La sorgente misteriosa 3 parte2 minuti di lettura

Salvan

3ª PARTE

In verità il salvan non era arrabbiato. Era divertito e se la rideva sotto i baffi, ma mantenne un’espressione seria così da continuare il suo scherzo e disse:

«Donca picoi fornac
ve l’aede cavada
e ajache no l’aede falada,
ve lasceré en don tant l bol che l’èga
se saede co far a lasciar chesta valada».

«Dunque piccoli abitanti di Forno,
ce l’avete fatta
e visto che non l’avete mancata,
vi lascerò in dono sia l’ematite che l’acqua
se riuscirete a lasciare questa vallata».
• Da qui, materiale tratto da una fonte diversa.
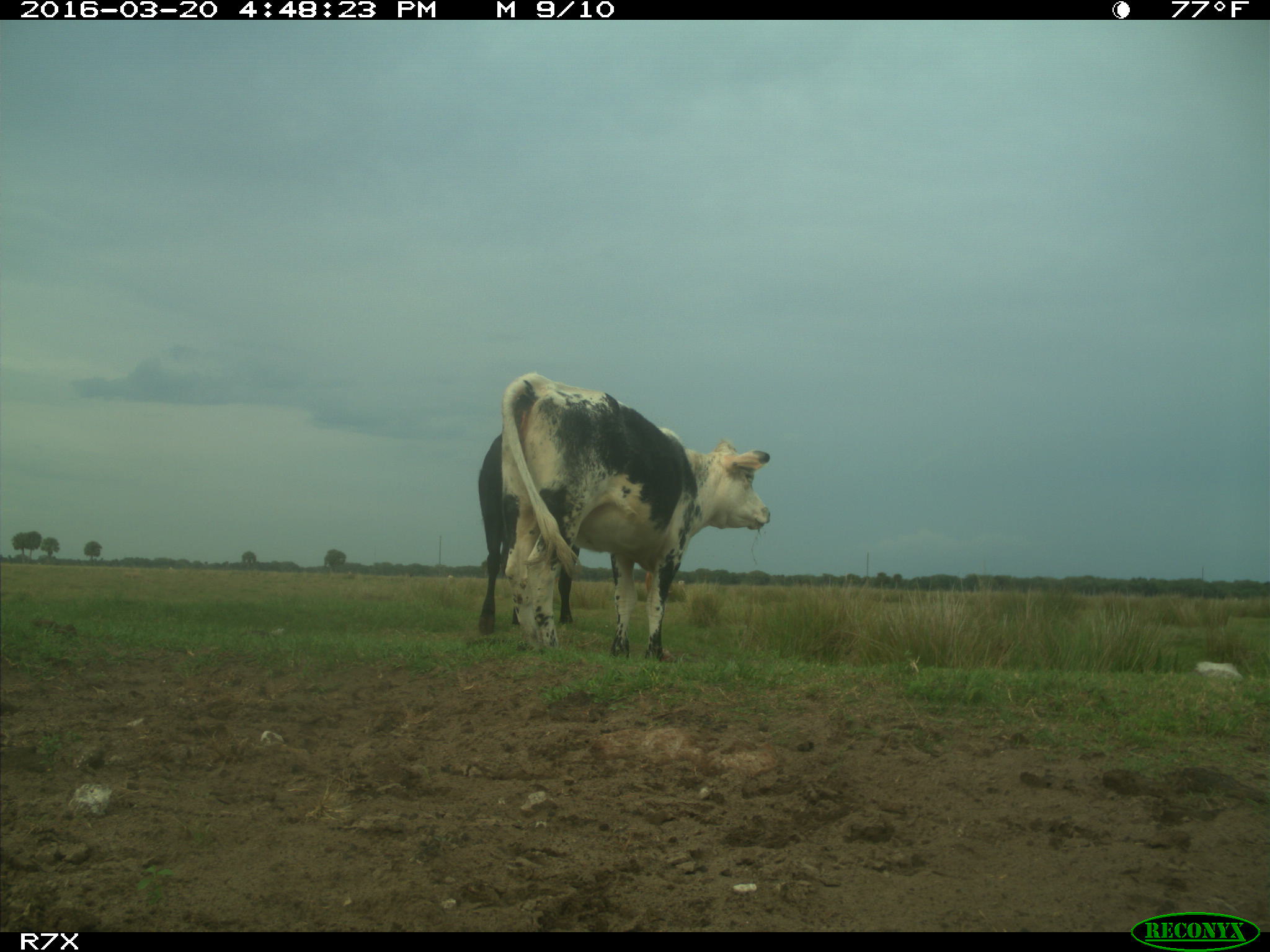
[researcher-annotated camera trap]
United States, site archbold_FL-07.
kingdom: Animalia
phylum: Chordata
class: Mammalia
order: Artiodactyla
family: Bovidae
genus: Bos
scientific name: Bos taurus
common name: domestic cow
Figuratevi lo stupore dei due fratelli. 

Invece il salvan fu di parola e donò loro due coppette in legno. In una vi era l’ematite e nell’altra l’acqua. Giacomo e Filippo non riuscivano a credere a quanto stava succedendo, sembrava tutto un sogno: non proferirono più alcuna parola e, chinato il capo in segno di riconoscenza, ripresero il sentiero che portava a casa.
Non fu facile scendere senza rovesciare nulla e, quando finalmente spuntarono dal limitare del bosco, il sole stava per tramontare e gli animali erano ancora nello stesso prato dove li avevano lasciati. «Meno male», disse Giacomo, tirando un sospiro di sollievo. «Che fortuna che abbiamo avuto», aggiunse Filippo. E Giacomo ancora: «Che paura però. Adesso portiamo tutto a casa e tu non farti mai più venire in mente certe cose!». «Hai ragione», rispose il fratello, «però prima di mostrare al papà e alla mamma cosa abbiamo portato, raccontiamo loro la nostra avventura. Nel frattempo queste due ciotole le nascondo nella stalla».
Così durante la cena i due raccontarono per filo e per segno cosa era successo, e quando venne il momento di mostrare i doni del salvan, si recarono nella stalla. Aprirono il grande portone e… cosa videro? L’asino si era bevuto tutta l’acqua e con il muso ancora arrossato dall’ematite aveva abbellito i muri di un bel colore rosso naturale. Giacomo e Filippo si guardarono: “Era di nuovo uno scherzo di quel… coso? Quell’uomo selvatico?”.
Il padre osservò la scena e, con un’espressione che ricordava quella del salvan quando li aveva beccati in flagrante, rivolto ai figli disse:

«No le aede mia dute a cuert:
siede valenc, ma ence bogn zucogn,
siede desche chel,
doi asegn e mutogn!».

«Siete un po’ bislacchi:
siete buoni, ma anche dei gran zucconi,
siete come quello,
due asini e tontoloni!».

Da allora gli abitanti di Forno sono chiamati musciac, ovvero asini, come si dice in ladino fassano o anche musciati, come li chiamò dal quel giorno la loro madre.